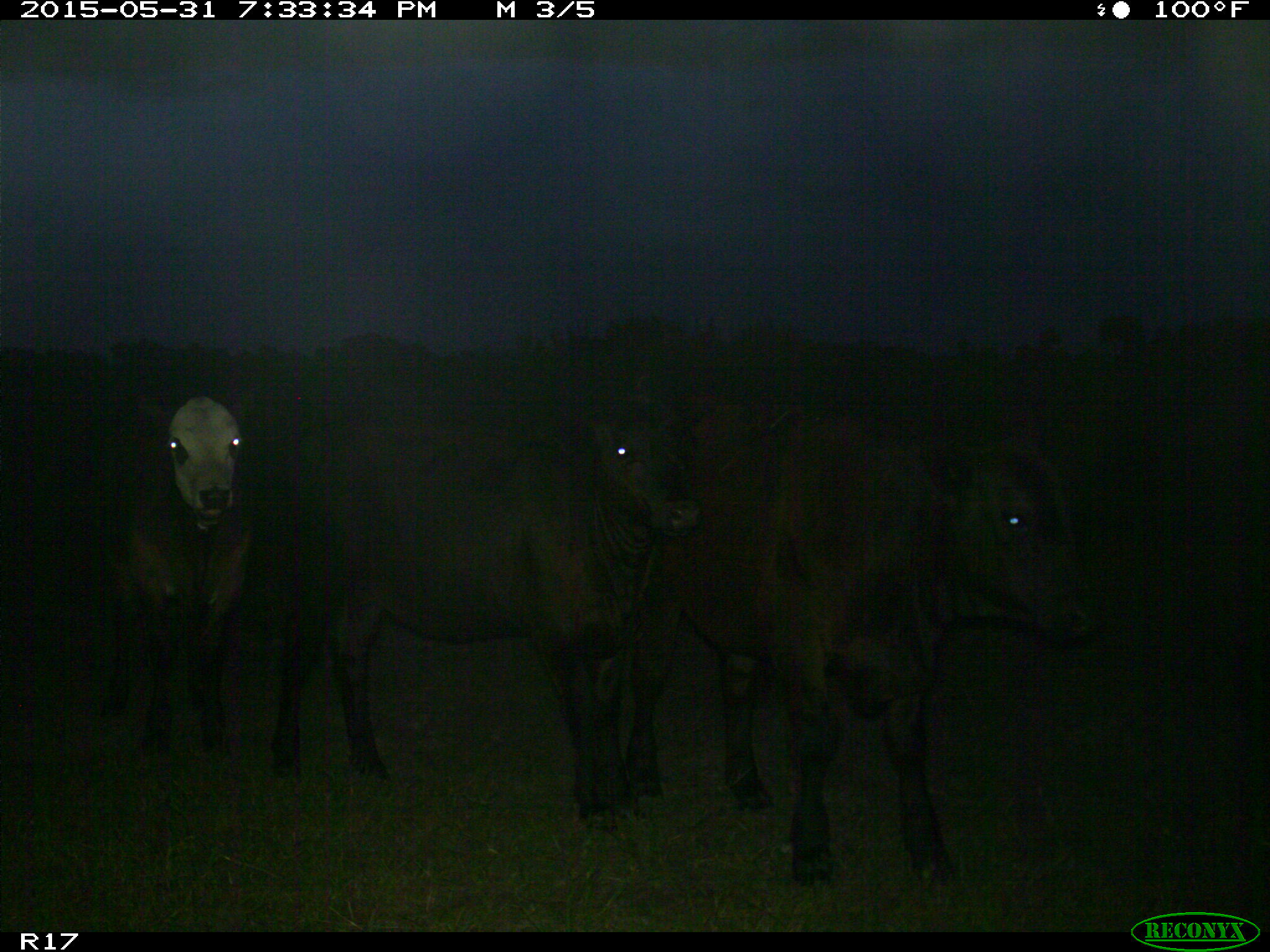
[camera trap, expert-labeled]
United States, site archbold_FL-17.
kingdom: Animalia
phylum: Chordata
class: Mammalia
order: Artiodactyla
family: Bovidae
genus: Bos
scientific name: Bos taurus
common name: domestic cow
---
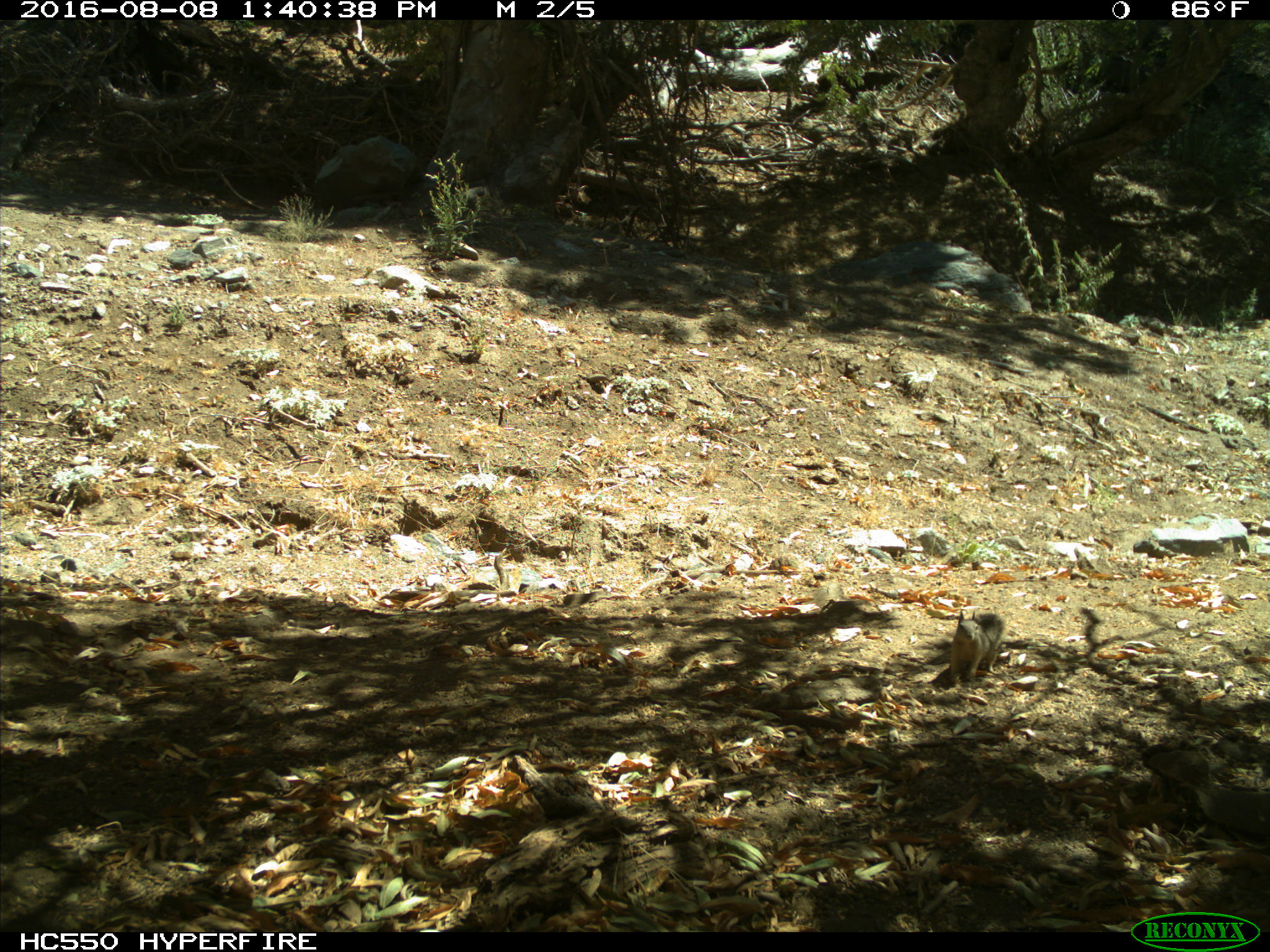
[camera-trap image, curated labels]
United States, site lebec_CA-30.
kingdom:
--
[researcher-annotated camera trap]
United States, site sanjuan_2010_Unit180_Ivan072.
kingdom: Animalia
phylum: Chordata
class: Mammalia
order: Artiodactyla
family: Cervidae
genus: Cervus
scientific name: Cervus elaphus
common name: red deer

• AIM OF THE TASK: From the data above, reproduce word for word the lines running from the line with "United States, site archbold_FL-17." to the line with "common name: domestic cow", ends included.

• ANSWER FOR THIS EXERCISE:
United States, site archbold_FL-17.
kingdom: Animalia
phylum: Chordata
class: Mammalia
order: Artiodactyla
family: Bovidae
genus: Bos
scientific name: Bos taurus
common name: domestic cow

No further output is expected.